The challenges faced by Factory can be attributed to the unprecedented difficulties brought on by the pandemic. However, the situation further deteriorated with the imposition of European sanctions on the luxury goods trade as a response to Russia’s invasion of Ukraine. Factory heavily relied on this region as one of its primary markets, making it particularly vulnerable to the adverse effects of the sanctions.

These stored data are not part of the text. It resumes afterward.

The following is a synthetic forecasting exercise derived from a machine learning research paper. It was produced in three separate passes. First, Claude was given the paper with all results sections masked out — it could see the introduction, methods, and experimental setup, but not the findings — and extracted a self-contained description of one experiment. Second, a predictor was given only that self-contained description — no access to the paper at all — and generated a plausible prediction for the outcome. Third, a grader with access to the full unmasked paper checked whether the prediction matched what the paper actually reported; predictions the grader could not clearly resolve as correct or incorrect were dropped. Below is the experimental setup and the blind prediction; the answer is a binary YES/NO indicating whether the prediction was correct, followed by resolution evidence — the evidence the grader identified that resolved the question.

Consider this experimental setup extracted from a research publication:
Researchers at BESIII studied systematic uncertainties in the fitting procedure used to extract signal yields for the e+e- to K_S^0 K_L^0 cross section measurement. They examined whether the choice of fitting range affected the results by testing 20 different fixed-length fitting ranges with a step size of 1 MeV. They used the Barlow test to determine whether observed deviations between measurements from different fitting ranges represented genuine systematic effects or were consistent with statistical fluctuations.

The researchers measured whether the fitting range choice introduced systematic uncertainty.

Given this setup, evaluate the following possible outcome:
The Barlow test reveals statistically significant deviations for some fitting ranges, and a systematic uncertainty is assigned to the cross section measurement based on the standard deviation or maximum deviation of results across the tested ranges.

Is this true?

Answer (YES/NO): NO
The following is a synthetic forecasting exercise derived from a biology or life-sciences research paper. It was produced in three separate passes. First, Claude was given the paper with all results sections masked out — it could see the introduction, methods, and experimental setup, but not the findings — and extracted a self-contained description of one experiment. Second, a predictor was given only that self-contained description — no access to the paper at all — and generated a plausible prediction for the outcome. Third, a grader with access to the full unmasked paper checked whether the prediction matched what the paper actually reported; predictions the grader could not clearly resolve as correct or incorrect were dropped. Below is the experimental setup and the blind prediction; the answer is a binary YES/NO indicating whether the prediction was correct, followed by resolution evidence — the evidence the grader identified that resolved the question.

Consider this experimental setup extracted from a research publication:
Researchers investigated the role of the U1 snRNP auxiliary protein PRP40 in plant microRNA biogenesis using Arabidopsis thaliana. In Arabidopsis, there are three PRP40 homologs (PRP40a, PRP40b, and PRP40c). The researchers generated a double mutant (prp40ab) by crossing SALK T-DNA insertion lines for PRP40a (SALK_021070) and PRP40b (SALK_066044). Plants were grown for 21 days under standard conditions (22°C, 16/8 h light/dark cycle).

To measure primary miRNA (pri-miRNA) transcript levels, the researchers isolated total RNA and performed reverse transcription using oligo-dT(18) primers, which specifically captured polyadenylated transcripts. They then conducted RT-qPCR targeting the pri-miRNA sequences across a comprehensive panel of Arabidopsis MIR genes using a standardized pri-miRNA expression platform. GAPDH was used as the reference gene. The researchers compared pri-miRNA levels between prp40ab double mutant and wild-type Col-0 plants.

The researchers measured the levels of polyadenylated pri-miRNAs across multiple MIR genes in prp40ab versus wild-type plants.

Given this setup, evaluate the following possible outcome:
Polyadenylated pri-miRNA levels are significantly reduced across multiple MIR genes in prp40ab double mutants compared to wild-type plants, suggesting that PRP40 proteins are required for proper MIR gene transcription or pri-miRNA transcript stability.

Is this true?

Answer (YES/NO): YES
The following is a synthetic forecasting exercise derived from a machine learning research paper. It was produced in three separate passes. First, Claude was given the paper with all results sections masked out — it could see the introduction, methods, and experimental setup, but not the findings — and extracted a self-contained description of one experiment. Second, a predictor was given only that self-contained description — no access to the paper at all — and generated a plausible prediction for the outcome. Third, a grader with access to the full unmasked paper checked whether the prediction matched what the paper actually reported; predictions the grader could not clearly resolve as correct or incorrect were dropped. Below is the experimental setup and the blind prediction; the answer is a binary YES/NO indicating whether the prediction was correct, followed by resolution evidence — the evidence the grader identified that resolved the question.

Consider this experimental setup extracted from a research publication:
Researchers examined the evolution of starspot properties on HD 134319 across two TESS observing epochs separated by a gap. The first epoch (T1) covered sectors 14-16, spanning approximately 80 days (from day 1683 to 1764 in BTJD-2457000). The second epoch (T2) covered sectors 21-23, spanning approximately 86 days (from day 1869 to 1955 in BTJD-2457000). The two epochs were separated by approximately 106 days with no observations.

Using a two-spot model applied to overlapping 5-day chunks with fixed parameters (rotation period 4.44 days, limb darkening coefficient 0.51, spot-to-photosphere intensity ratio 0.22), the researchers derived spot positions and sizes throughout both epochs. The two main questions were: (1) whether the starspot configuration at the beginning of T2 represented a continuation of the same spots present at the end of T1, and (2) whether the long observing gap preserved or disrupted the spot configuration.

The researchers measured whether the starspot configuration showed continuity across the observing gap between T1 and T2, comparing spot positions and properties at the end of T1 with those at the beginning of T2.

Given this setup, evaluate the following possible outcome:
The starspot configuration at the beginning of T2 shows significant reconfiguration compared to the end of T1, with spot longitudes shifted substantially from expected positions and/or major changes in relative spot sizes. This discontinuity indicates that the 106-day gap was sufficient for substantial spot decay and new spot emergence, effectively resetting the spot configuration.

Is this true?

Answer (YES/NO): NO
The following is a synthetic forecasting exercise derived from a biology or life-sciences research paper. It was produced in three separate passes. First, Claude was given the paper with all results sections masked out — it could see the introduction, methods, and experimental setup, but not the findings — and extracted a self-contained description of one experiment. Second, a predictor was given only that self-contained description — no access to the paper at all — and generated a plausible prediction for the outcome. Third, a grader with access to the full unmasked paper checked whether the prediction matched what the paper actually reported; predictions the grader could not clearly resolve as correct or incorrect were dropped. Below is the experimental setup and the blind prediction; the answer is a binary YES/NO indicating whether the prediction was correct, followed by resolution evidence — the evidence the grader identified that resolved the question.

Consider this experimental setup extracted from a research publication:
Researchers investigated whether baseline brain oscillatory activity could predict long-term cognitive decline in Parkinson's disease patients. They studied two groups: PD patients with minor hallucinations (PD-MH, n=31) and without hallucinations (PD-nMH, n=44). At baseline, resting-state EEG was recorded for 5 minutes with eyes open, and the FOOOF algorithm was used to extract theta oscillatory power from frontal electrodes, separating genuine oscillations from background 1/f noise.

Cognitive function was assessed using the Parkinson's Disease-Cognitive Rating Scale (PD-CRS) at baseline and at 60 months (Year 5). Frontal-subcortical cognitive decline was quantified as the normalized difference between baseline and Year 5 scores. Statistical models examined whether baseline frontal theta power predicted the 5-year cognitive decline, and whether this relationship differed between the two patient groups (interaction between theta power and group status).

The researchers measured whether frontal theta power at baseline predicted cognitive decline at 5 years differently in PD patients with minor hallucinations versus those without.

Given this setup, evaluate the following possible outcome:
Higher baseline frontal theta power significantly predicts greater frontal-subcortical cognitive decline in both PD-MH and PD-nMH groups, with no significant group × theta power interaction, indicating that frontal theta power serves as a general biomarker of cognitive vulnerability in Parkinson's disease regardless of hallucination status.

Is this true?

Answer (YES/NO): NO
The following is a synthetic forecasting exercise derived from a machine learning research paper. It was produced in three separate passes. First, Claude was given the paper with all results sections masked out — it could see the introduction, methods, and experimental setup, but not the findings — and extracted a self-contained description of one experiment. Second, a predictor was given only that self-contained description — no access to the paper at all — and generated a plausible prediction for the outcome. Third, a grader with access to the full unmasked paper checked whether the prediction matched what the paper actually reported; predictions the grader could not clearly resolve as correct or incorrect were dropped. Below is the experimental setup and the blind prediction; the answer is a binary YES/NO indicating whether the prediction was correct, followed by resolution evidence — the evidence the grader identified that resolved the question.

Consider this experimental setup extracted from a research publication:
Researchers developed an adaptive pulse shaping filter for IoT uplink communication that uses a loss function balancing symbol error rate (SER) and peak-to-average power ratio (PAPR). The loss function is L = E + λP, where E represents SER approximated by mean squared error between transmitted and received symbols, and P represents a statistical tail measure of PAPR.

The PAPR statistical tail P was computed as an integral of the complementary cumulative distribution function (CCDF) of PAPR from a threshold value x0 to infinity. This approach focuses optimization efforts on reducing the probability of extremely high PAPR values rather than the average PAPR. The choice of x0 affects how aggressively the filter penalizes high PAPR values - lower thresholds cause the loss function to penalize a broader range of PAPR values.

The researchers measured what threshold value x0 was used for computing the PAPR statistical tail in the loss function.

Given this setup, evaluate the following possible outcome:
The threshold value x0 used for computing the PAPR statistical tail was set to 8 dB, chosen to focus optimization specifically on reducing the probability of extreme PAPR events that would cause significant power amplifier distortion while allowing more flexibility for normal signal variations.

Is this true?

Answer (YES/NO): NO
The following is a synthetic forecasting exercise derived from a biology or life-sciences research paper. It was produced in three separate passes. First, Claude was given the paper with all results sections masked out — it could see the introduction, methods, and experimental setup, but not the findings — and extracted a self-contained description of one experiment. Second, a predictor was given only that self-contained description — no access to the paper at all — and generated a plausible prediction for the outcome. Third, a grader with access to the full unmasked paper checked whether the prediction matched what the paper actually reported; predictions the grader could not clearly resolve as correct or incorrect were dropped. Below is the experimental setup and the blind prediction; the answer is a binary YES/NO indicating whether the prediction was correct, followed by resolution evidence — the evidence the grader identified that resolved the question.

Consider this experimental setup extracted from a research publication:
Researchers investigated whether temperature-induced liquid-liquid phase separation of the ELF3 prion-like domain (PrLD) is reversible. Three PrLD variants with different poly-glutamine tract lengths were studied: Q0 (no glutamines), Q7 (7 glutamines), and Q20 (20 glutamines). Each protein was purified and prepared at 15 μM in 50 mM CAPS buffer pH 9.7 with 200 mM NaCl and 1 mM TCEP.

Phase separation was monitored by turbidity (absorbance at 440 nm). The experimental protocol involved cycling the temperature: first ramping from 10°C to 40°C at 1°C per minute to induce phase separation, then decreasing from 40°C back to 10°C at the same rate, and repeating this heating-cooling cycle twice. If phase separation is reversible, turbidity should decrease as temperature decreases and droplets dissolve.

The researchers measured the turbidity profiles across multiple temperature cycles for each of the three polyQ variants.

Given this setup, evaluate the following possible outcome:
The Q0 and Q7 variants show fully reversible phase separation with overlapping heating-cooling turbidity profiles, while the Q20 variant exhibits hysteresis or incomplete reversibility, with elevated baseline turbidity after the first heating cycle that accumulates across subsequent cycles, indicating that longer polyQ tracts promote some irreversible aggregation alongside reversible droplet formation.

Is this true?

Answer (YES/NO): NO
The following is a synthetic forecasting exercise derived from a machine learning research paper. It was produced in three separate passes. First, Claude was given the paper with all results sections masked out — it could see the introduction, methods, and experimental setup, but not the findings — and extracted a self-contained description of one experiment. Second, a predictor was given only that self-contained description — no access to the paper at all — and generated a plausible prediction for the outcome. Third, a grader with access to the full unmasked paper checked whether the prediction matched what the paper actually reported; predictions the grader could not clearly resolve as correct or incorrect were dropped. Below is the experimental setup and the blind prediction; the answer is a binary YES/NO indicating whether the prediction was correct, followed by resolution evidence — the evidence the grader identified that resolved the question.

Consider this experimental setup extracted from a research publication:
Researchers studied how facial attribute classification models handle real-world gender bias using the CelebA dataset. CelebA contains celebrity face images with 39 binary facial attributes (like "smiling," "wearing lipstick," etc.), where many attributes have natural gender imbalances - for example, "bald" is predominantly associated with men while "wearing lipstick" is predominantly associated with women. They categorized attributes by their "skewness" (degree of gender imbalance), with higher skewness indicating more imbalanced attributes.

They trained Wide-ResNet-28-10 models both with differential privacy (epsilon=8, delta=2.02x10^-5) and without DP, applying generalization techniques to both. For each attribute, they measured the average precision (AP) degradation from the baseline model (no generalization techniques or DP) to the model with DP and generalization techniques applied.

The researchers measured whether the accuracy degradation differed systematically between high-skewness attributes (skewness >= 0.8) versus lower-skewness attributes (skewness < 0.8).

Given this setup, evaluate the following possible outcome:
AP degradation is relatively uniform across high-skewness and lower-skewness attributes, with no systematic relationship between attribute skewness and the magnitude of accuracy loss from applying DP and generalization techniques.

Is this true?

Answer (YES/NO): NO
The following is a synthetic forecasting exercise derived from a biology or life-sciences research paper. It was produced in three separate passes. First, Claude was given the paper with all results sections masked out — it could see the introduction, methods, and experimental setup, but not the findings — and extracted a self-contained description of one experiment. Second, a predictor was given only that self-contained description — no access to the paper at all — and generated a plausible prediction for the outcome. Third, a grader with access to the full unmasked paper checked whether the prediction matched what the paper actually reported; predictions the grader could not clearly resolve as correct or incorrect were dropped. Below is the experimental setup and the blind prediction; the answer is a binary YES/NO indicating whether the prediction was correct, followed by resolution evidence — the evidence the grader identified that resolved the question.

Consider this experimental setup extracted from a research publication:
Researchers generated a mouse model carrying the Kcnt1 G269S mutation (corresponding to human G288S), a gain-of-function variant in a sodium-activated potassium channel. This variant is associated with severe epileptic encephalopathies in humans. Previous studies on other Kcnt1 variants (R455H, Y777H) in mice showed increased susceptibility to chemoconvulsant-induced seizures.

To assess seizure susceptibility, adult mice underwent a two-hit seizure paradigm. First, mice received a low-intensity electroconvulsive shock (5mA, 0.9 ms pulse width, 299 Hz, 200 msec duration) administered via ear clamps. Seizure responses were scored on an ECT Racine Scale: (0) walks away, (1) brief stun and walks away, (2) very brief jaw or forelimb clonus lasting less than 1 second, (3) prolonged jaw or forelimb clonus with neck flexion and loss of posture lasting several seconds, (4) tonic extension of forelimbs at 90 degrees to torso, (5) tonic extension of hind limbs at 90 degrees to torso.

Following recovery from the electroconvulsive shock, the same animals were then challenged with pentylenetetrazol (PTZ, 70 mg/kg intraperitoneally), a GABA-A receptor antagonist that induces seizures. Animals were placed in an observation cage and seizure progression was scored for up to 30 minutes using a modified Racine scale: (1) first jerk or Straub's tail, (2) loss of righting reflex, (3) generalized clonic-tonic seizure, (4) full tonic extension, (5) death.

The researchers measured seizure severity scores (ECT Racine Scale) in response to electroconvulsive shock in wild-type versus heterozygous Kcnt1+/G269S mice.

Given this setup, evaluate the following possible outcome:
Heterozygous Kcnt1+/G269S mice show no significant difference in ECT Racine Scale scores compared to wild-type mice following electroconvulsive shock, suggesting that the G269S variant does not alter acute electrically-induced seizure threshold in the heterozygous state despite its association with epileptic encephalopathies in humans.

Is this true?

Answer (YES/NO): YES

To compound Factory’s troubles, the company also lost its licensing contract with Neil Barrett. The contract expired after the autumn/winter 2021/2022 season and was not renewed, exacerbating the company’s already precarious financial situation. Consequently, Factory was unable to regain stability. Despite employing more than 40 people, Factory managed licensed collections for three luxury brands, in addition to its own brand, Drome. However, its revenue plummeted significantly from 36 million euros in 2020 to a mere 6 million euros in 2022.

Factory was originally founded by Ferrero Rosati in 1974, who initially started his business with the creation of the leather ready-to-wear brand Santacroce. Over time, Rosati expanded his operations to include production for luxury houses, ultimately selling a majority stake in his company to Prada in 2001. In 2008, Rosati established a new company, Factory, in order to support the growth of Drome, a ready-to-wear brand launched by his daughter, Marianna Rosati. Drome quickly gained acclaim for its exceptional craftsmanship in working with skins and leathers, attracting a loyal customer base of up to 250 multi-brand stores.

Unfortunately, due to the financial crisis and subsequent liquidation proceedings, Drome has also been forced to cease its activities. At present, no advisor has been engaged in any potential acquisition, leaving the brand’s future uncertain. This turn of events is a devastating blow for Factory, which was once a stalwart in the storied history of Italian luxury manufacturing. Unable to overcome the myriad challenges posed by the pandemic and its aftermath, the company succumbed to an unfortunate demise.